INSTRUCTIONS:
(A) Name the three things that, according to the last paragraph of the blog posts about the England riots, citizens lose faith in.
(B) Extend the blog posts about the England riots, picking up right after their final sentence.

TEXT SHOWN:
Tuesday, February 21, 2012

Update

I realize it has been a long time since I posted anything, but perhaps that will change soon. I've been keeping busy this past year with other projects, but I may soon return to this one with some new perspective. If there's one thing that's true about growing up, it's that if your perspective hasn't changed, it only widens. That's what I feel has been happening.

I thank everyone who has been commenting on all this backlog of postings.


Sunday, August 14, 2011

Flash Mob Generation

It's been a while, but I just have to get this out.

The youth street riots in England show us what happens when government flat out ignores the needs of young people for too long. When government no longer seems to work for the people, regardless of age or social class, the people become disillusioned with it, and angry with it, and angry with the society that embraces it. The behavior of the rioters is reprehensible and by no means do I wish to endorse it, as there is no doubt it has nothing to do with legitimate protest. There's been a lot of speculation about the cause though, and a lot of accusations against indirect cultural influences, but no inciting incident or clear motivation can be tagged. This is simply because the uprisings are instead the inevitable product of years and years of pent-up social frustration with a civil society that has continuously sidelined the millennial generation.

It comes with great shame to me, being a member of that generation, that they have resorted to this, but while I can't endorse their unbridled destructiveness, I can at least sympathize with the spark of frustration that caused it. I seem to remember a year or so prior to this unrest, the UK government unequivocally shouting down mass youth protests--legitimate, non-violent protests--against the government's insistence on shutting down student loans and increasing interest rates on them, all while tuition in the UK is set to double by next year, and all while youth unemployment is up to 20% in the UK.

The old guard in government, who rode through college in the age of state-paid, free tuition, effectively see nothing wrong with sending young people out into the world with debts reaching up to six figures--and while that is good news for the same "old guard" special interests (who never have to share any of the fiscal burden), it is bad news for young people who would have to make the sacrifice. So the young people fought, and the government refused to listen, and when the government no longer listens, the young people got frustrated.

And they have a right to be frustrated, regardless of where they live. They have been given no reason to believe that government actually works for anyone other than the wealthy and the corporations, and it's because for decades the government really hasn't worked for anyone other than the wealthy and the corporations. With average citizens being unable to affect change against massive special interests who pay their way into politician's pockets, they lose faith in the system, they lose faith in democracy, and they lose faith in civil society. Once that happens, they constitute for themselves a civil disorder--and it may very well be a psychological release of pent-up energies, a joy ride of smashing and looting--but nevertheless, a riot.

RECORDS:

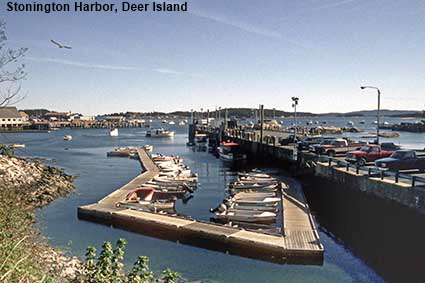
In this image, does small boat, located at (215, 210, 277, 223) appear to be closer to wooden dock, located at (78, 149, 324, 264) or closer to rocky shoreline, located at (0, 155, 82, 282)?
wooden dock, located at (78, 149, 324, 264)

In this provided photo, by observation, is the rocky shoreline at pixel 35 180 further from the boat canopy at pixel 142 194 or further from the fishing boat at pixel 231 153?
the fishing boat at pixel 231 153

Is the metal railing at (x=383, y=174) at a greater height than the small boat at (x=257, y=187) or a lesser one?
greater

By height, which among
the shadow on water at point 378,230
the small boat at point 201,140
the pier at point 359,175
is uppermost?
the pier at point 359,175

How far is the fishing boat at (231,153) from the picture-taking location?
2420 inches

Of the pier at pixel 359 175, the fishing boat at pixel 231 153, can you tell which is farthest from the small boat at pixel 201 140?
the pier at pixel 359 175

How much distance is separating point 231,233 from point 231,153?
4260 centimetres

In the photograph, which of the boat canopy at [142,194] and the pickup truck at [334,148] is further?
the pickup truck at [334,148]

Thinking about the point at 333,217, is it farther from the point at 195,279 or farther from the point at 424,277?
the point at 195,279

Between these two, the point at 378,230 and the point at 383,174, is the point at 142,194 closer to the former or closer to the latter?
→ the point at 378,230

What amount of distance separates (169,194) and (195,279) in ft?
54.3

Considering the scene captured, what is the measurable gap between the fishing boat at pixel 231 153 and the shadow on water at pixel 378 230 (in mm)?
30921

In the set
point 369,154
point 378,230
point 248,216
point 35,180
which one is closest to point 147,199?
point 248,216

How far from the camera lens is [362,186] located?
2505cm

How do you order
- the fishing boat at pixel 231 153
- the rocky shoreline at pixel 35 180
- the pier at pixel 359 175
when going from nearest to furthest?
1. the pier at pixel 359 175
2. the rocky shoreline at pixel 35 180
3. the fishing boat at pixel 231 153
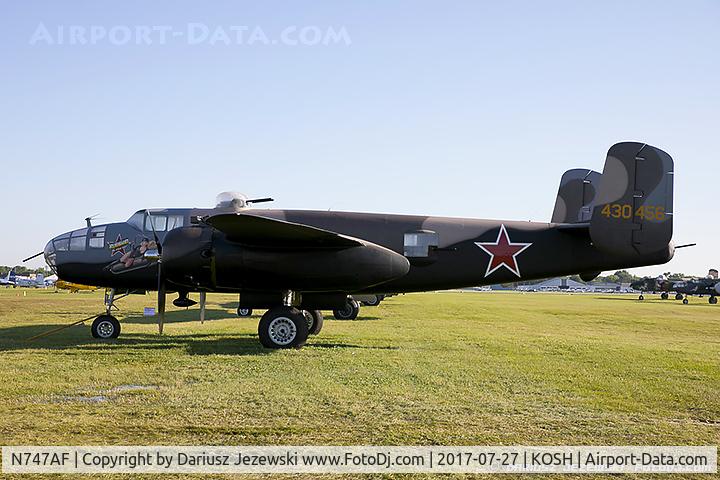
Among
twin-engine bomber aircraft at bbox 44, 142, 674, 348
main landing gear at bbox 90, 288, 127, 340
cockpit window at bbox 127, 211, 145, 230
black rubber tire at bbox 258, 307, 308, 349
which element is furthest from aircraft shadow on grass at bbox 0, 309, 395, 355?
cockpit window at bbox 127, 211, 145, 230

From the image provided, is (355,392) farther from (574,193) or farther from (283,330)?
(574,193)

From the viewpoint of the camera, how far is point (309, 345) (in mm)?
15477

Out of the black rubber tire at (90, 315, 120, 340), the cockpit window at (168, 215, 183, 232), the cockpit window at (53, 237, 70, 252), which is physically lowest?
the black rubber tire at (90, 315, 120, 340)

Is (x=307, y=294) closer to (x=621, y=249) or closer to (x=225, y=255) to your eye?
(x=225, y=255)

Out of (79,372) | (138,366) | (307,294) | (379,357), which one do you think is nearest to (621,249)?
(379,357)

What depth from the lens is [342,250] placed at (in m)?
14.9

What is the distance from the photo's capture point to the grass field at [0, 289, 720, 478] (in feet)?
22.9

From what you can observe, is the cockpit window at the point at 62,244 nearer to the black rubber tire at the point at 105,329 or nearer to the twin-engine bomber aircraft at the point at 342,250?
the twin-engine bomber aircraft at the point at 342,250

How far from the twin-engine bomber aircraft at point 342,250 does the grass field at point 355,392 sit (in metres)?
1.45

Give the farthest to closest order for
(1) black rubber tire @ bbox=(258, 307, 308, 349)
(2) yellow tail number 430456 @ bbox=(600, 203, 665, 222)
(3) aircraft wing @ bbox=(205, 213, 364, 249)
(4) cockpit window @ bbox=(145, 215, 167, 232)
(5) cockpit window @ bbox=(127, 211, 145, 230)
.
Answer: (5) cockpit window @ bbox=(127, 211, 145, 230) < (4) cockpit window @ bbox=(145, 215, 167, 232) < (2) yellow tail number 430456 @ bbox=(600, 203, 665, 222) < (1) black rubber tire @ bbox=(258, 307, 308, 349) < (3) aircraft wing @ bbox=(205, 213, 364, 249)

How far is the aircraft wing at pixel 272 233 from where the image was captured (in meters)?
13.2

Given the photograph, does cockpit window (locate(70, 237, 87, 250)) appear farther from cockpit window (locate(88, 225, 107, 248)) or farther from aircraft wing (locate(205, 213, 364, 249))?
A: aircraft wing (locate(205, 213, 364, 249))

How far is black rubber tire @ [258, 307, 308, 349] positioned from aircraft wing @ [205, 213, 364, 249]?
172 centimetres

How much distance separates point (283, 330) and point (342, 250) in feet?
7.79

RESULTS BY TASK:
(A)
- The system
- Democracy
- Civil society

(B)
What shames me about the riots is the indiscriminate path of their destructiveness, affecting small business owners and other private property in particular. These local merchants and residents did not deserve being so much as touched, as they had nothing to do with the government being unresponsive to the needs of young people. The young should have been using their social media to a call for non-violent resistance and organize walk-outs and sit down strikes. All they accomplished in pursuing violence was to throw their oppressive government into overdrive. Thousands of arrests have been made, and youth curfews have spread all over the world (Philadelphia for example). Instead of dismantling civil society, young people should stop it from being able to function. The government has to be starved by its disaffected until it realizes why it needs them.

If government no longer works for you, you ought to no longer work for it. It's called the social contract.

Monday, March 14, 2011

Increase Youth Right to Work

Missouri senator Cunningham wants to limit child labor laws in her state, and the critics are already making it seem like she wants to eliminate them all together.  It says nothing about "forcing" children to work (it will be an all-volunteer workforce), it says nothing about parental approval, it says nothing about allowing kids to work in dangerous environments like mines and quarries. All her proposed bill does is allow kids to work longer hours, and bars inspectors from checking up on the enforcement of child labor laws.

Maybe it's because the law has that word "labor," in it, which makes it sound like kids are being forced into the "labor" workforce and will be typically hauling boulders up hills rather than taking your order at the drive through. Or maybe it's because any mention of child labor laws inevitably invokes the image of the 6 year old black and white factory workers, and the idea that any tinkering will land us back to how it was 200 years ago. Neither of these gut reactions are true. More often than not, child labor time restrictions are an archaic hindrance on the job site--arbitrary time laws like "can't work past 5" (or whatever the hours are), make it difficult for actors who may need to film at night, for example. That's not exploitation, because often the kid wants to, but gets pulled off at the cut off regardless.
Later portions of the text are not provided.